Missionierung in der Kirche
Der Münchner Erzbischof ist der Meinung, dass Kirche sich stärker mit den Fragen und Sorgen von Menschen beschäftigen muss. Die Traditionen der Kirche müssten nicht mehr zwanghaft am Leben gehalten werden.
Symbolbild einer christlichen Taufe eines jungen Kindes

Der Erzbischof von München und Freising, Kardinal Reinhard Marx, hat dazu aufgerufen, die Arbeit der Kirche stärker an den Menschen und ihren Fragen und Sorgen auszurichten. Es ginge nicht darum, dass die Kirche ihre Traditionen am Leben halte, sondern dass sie den Menschen mit seinen Nöten im Blick hat, sagte Marx laut einer Mitteilung seines Erzbistums am Sonntag in München bei einem Gottesdienst zum Weltmissionssonntag. Kirche habe den Auftrag, Raum zu schaffen für eine Begegnung mit Christus. Das sei Mission, das sei Evangelisierung.

Was bedeutet Evangelisierung?

Mission bedeute sicher nicht, dass wir eine Wahrheit haben, der andere gehorsam zu folgen haben. Dies sei nicht der Weg, den Jesus geht. Vielmehr solle sie sie eine Einladung an die Menschheit sein, Jesus Christus zu begegnen.

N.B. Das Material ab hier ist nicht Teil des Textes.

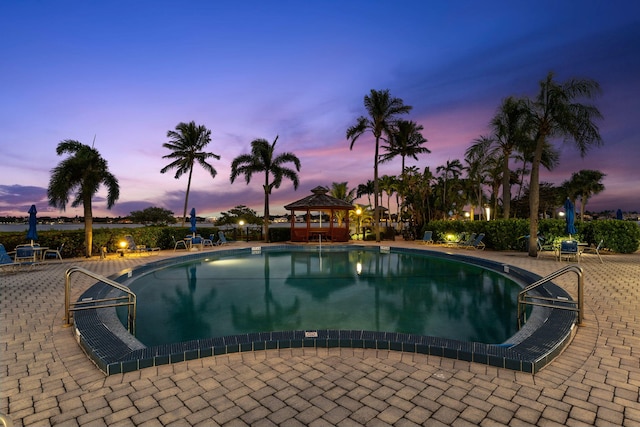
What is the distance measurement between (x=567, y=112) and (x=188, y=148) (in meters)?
22.6

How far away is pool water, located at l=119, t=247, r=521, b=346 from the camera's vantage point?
5.50 m

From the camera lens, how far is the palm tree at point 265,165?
817 inches

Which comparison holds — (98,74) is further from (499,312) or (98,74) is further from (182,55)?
(499,312)

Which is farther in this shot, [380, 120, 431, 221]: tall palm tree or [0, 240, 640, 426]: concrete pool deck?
[380, 120, 431, 221]: tall palm tree

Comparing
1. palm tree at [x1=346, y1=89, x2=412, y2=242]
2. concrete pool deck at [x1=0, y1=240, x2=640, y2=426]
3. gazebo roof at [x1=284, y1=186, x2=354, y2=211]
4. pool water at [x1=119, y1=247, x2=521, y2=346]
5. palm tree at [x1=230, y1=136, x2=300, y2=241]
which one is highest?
palm tree at [x1=346, y1=89, x2=412, y2=242]

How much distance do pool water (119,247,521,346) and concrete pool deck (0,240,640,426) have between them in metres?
1.62

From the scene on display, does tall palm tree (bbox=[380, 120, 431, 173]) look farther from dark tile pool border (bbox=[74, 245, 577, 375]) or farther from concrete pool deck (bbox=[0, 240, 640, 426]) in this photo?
concrete pool deck (bbox=[0, 240, 640, 426])

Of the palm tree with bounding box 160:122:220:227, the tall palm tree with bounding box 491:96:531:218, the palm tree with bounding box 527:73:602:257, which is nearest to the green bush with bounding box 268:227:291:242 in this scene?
the palm tree with bounding box 160:122:220:227

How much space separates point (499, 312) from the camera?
6.28m

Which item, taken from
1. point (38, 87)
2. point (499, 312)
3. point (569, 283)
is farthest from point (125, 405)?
point (38, 87)

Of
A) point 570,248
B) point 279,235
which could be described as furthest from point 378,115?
point 570,248

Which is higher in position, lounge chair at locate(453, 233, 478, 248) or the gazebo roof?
the gazebo roof

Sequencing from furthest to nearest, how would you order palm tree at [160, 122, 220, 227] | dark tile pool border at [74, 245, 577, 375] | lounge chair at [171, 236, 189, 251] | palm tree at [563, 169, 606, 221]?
palm tree at [563, 169, 606, 221]
palm tree at [160, 122, 220, 227]
lounge chair at [171, 236, 189, 251]
dark tile pool border at [74, 245, 577, 375]

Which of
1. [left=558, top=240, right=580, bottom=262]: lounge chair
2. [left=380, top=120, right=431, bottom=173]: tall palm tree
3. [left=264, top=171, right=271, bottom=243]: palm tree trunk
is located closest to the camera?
[left=558, top=240, right=580, bottom=262]: lounge chair
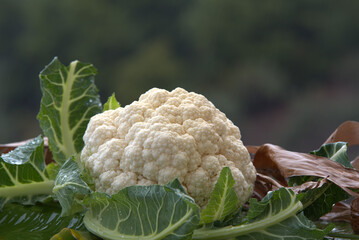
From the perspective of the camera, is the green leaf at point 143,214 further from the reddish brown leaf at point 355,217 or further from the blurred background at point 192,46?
the blurred background at point 192,46

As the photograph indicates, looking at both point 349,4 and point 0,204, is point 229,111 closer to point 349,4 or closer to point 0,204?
point 349,4

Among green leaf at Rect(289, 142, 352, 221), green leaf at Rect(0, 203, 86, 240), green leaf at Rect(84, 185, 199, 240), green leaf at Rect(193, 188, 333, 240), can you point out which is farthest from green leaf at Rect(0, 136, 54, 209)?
green leaf at Rect(289, 142, 352, 221)

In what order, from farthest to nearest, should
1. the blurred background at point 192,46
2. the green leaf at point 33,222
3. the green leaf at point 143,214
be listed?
the blurred background at point 192,46 → the green leaf at point 33,222 → the green leaf at point 143,214

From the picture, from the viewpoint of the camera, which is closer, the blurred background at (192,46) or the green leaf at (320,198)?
the green leaf at (320,198)

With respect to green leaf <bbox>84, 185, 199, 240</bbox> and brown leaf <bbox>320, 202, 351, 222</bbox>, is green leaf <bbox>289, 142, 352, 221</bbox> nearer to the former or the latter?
brown leaf <bbox>320, 202, 351, 222</bbox>

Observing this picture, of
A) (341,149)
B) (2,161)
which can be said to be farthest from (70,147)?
(341,149)

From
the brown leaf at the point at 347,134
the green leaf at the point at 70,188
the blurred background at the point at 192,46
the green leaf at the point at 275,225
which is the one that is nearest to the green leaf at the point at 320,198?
the green leaf at the point at 275,225
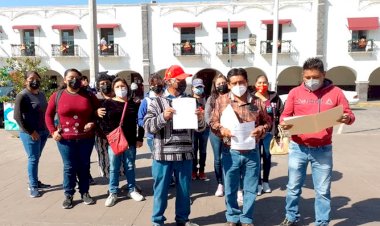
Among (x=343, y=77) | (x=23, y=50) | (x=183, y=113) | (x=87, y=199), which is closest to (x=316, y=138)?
(x=183, y=113)

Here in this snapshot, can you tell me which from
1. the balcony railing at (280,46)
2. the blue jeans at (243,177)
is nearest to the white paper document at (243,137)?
the blue jeans at (243,177)

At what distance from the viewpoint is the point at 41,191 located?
16.4 feet

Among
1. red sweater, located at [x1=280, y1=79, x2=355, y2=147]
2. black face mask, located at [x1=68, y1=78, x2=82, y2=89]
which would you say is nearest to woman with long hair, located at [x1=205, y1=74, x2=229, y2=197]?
red sweater, located at [x1=280, y1=79, x2=355, y2=147]

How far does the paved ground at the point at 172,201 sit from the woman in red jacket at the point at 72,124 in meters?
0.43

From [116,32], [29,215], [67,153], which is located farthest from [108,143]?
[116,32]

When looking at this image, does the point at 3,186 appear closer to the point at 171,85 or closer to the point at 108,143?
the point at 108,143

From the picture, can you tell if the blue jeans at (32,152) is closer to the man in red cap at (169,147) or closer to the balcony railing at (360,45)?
the man in red cap at (169,147)

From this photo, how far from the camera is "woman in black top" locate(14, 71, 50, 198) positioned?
4.62 metres

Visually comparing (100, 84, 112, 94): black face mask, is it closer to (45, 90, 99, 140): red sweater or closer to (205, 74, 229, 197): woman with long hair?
(45, 90, 99, 140): red sweater

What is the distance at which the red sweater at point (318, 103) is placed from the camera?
345 cm

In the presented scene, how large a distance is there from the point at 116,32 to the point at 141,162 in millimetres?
16634

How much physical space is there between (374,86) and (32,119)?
24.5 meters

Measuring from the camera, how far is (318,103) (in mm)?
3480

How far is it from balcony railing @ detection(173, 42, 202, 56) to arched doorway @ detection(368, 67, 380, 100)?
495 inches
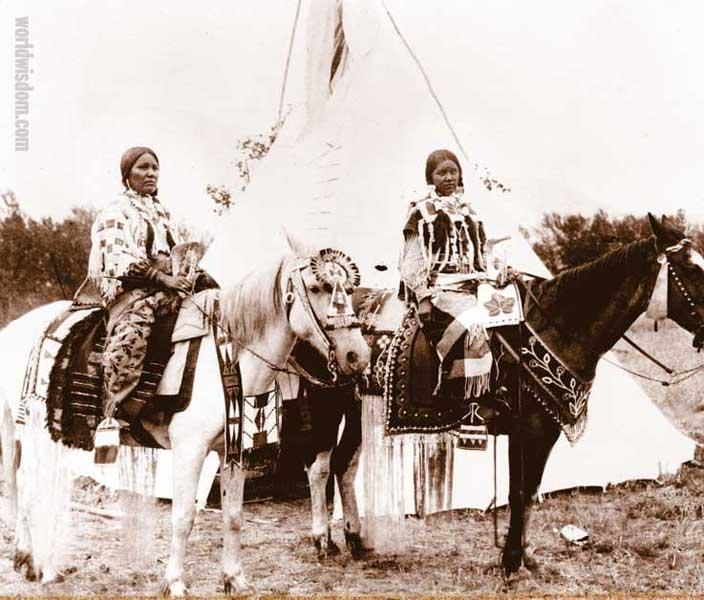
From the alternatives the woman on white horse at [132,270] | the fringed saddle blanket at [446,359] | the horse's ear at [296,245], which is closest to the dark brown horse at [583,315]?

Dabei stünden Mission und der Dialog der Religionen nicht gegeneinander, betonte Kardinal Marx. "Dialog, das heißt: Wir respektieren die Suche jedes Menschen, in seiner Religion, in seiner Kultur. Wir sind Freunde. Aber wir als Christen möchten dazu einladen, dass man Jesus begegnet."

Weltmissionssonntag im Oktober

Der Festgottesdienst im Münchner Liebfrauendom bildete den bundesweiten Abschluss für den Monat der Weltmission im Oktober. Er wurde vom internationalen katholischen Missionswerk missio und der Erzdiözese München und Freising gemeinsam gestaltet.

Der Weltmissionssonntag im Oktober ist die nach eigenen Angaben größte Solidaritätsaktion der Katholikinnen und Katholiken weltweit. In diesem Jahr stand das westafrikanische Land Senegal im Mittelpunkt, das als Vorbild für das friedliche Zusammenleben von Christen und Muslimen gilt.